According to the BKA report, every second victim of physical harm nationwide suspects that they were attacked because of “group-related prejudices” — if nothing else, this also illuminates the progressive tribalization, the transition to the multicultural tribal state in Germany. [Shows you clearly how well these measures for integration work. I could have saved them a lot of money and told them that for free.] Of course, there should also be groups other than ethnic groups. Incidentally, men are more likely to be the victims of crime overall; only in the case of sexual offenses and partnership violence is it different.

Afterword from the translator:

Why are they so surprised that this will happen? Isn’t it obvious? When you invite all of the third-world criminals into your country you shouldn’t be surprised that crime spirals out of control and gets real violent. But common sense is something those puppeticians, placed into seats of power by the puppeteers, do not possess. Common sense is after all something that no “(s)elected” puppetician should ever have. Should they display even the most miniscule shred of it, their political career will be terminated, one way or the other. A serious popular revolution is needed to turn things around, but these will now become seriously bloody because of the complacency of the “electorate” for such a long time. I guess that’s why they invented “consumerism”, and made it so addictive to the masses that they can no longer see clearly what’s in front of their own eyes and noses. I wonder if I will go to my grave, after having fought this fight almost all my adult life while being called names, without having seen even a partial victory against these evils that are being perpetrated for such a long time against humanity by the select few. I hope NOT.

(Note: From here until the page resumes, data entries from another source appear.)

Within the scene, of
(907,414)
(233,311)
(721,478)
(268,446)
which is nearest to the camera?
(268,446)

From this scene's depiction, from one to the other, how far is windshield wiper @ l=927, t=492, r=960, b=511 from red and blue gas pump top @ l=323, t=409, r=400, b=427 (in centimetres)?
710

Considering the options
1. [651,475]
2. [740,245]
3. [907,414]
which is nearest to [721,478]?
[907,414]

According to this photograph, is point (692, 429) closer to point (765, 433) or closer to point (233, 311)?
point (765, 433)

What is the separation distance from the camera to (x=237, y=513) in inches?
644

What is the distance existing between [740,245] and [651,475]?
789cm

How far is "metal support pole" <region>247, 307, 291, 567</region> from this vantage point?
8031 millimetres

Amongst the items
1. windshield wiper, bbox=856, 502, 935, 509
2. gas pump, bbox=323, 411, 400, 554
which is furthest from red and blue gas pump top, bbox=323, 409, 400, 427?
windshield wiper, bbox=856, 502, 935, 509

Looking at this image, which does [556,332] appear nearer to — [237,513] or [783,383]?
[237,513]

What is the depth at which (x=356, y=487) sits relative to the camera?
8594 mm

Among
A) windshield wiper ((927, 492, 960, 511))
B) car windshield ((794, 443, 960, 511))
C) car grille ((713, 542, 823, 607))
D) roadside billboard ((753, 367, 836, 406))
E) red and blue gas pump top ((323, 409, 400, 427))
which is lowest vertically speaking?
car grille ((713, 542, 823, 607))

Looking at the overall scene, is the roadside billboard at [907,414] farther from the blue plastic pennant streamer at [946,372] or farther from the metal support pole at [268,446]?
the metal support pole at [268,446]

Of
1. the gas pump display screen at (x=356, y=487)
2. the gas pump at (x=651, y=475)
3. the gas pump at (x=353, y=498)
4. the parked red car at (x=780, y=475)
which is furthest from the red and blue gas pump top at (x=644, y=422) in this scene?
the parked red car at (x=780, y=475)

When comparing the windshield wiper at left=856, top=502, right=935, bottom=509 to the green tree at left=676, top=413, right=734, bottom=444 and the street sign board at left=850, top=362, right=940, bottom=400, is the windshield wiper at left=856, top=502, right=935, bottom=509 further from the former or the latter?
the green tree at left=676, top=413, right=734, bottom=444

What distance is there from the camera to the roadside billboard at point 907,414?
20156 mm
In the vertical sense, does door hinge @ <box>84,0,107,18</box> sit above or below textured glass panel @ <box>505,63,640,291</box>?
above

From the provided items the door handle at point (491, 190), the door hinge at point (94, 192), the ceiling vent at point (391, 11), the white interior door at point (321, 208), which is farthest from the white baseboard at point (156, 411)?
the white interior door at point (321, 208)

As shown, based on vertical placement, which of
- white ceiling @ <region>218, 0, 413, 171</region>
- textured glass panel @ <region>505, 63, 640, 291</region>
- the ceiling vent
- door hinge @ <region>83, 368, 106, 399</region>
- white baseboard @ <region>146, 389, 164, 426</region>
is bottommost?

2 thoughts on “The Mean Streets of Hamburg

  1. Why is it shocking that melanin-enriched areas are just as dangerous in Germany as they are everywhere else?

    Play stupid games, win stupid prizes.

  2. I never fear being in any European city after dark, for I am always armed and unafraid to go where no ones dare, the Germans should be of the same mindset, for once the 3rd worlders really start fearing you, they will leave you the bloody heck alone.